Uta Barth. The Long Now
Often blurred or with only one element rendered sharply, clinging to the margin of the composition, Uta Barth’s deceptively simple photographs of ordinary, ambiguous places are both elegant and challenging. Walls, windows, patches of light on a rug, the glow of an out-of-focus glance toward the horizon: all these provoke phenomenological reflections on perception and subjectivity, often suspending a viewer in the midst of the customary attempt to make sense of what is being seen, to reduce it to an accessible package of associations and meaning. “Certain expectations are unfulfilled: expectations of what a photograph normally depicts, of how we are supposed to read the space in the image, of how a picture normally presents itself on the wall,” Barth has said. “This kind of questioning and reorientation is the point of entry and discovery, not only in a cognitive way, but in an almost visceral, physical and personal sense.” This comprehensive monographic volume presents a definitive overview of Barth’s works, fully illustrated with more than 300 full-color reproductions, spanning from her earliest photographs to her most recent.

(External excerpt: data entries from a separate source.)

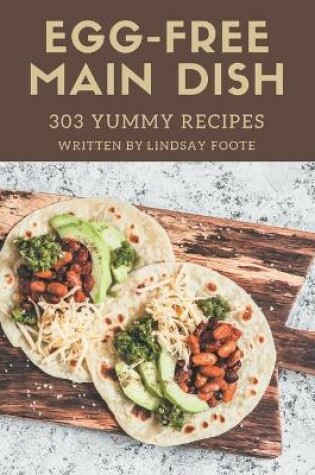 Cover of 303 Yummy Egg-Free Main Dish Recipes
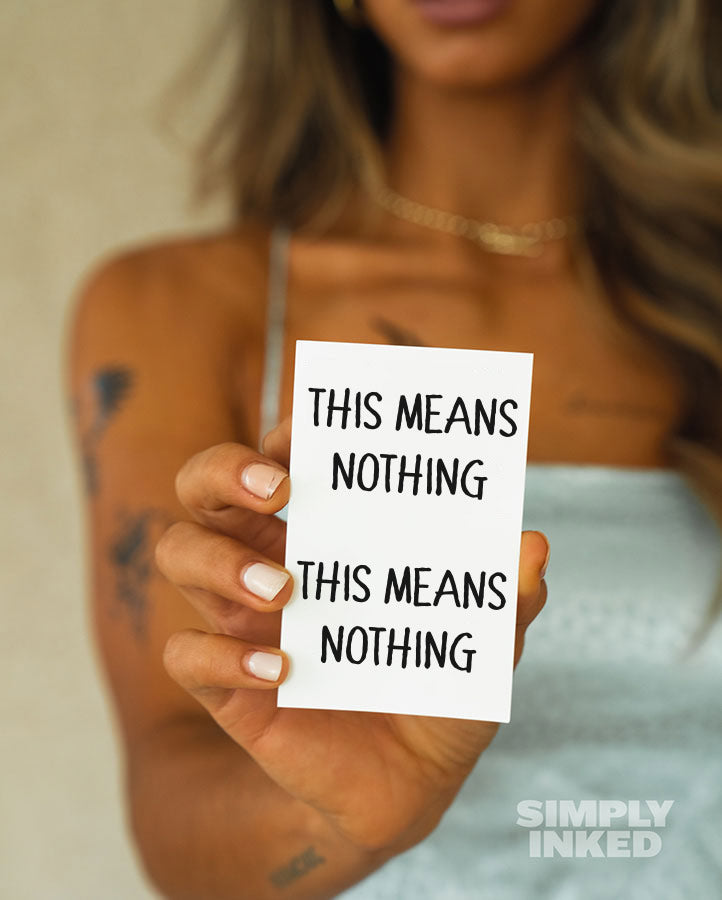 "This means nothing" Tattoo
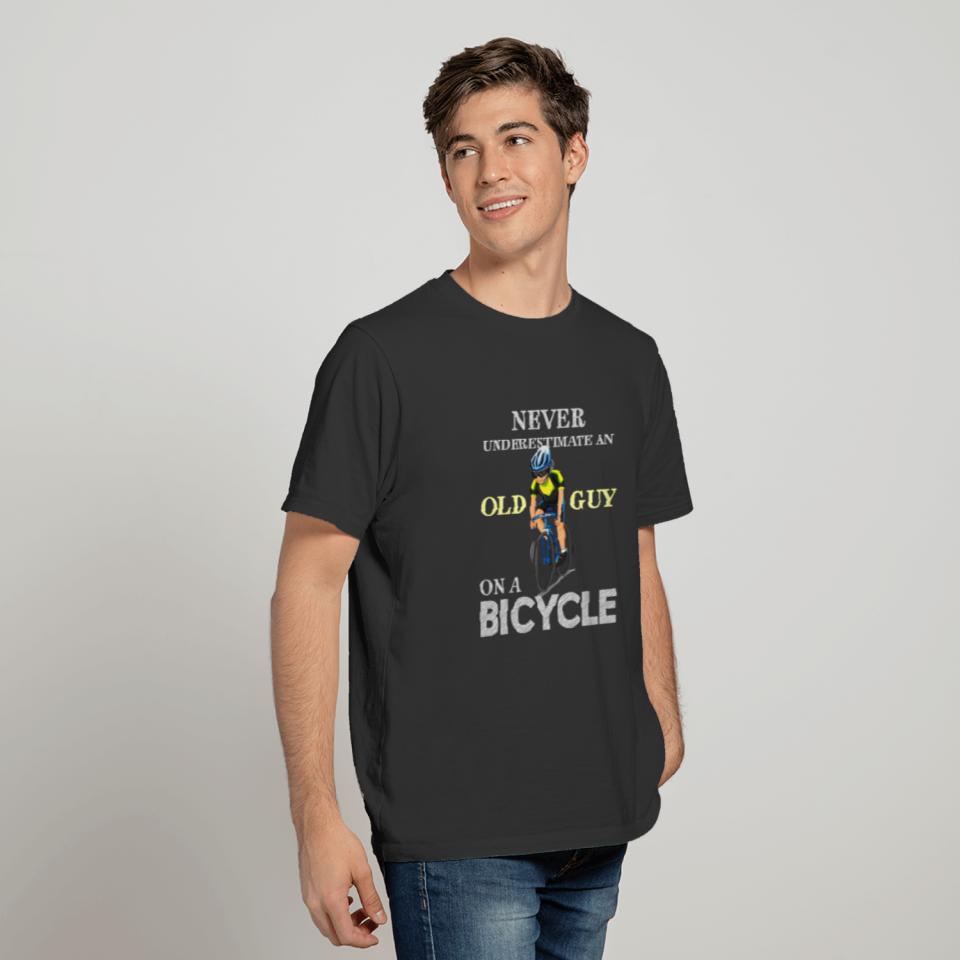 Never Underestimate An Old Guy on a bicycle T-shirt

New texts by Russell Ferguson, former Chief Curator of the Hammer Museum in Los Angeles; Holly Myers, art critic and writer; and renowned scholar Jonathan Crary provide critical perspectives on the work of this visionary artist.
Born in Berlin in 1958, and now resident in Los Angeles, Uta Barth is represented in the collections of The Museum of Modern Art, The Metropolitan Museum of Art, the Guggenheim, the Whitney, the Museum of Contemporary Art, Los Angeles and the Tate in London. In 2007 Barth was named a Broad Art Foundation Fellow.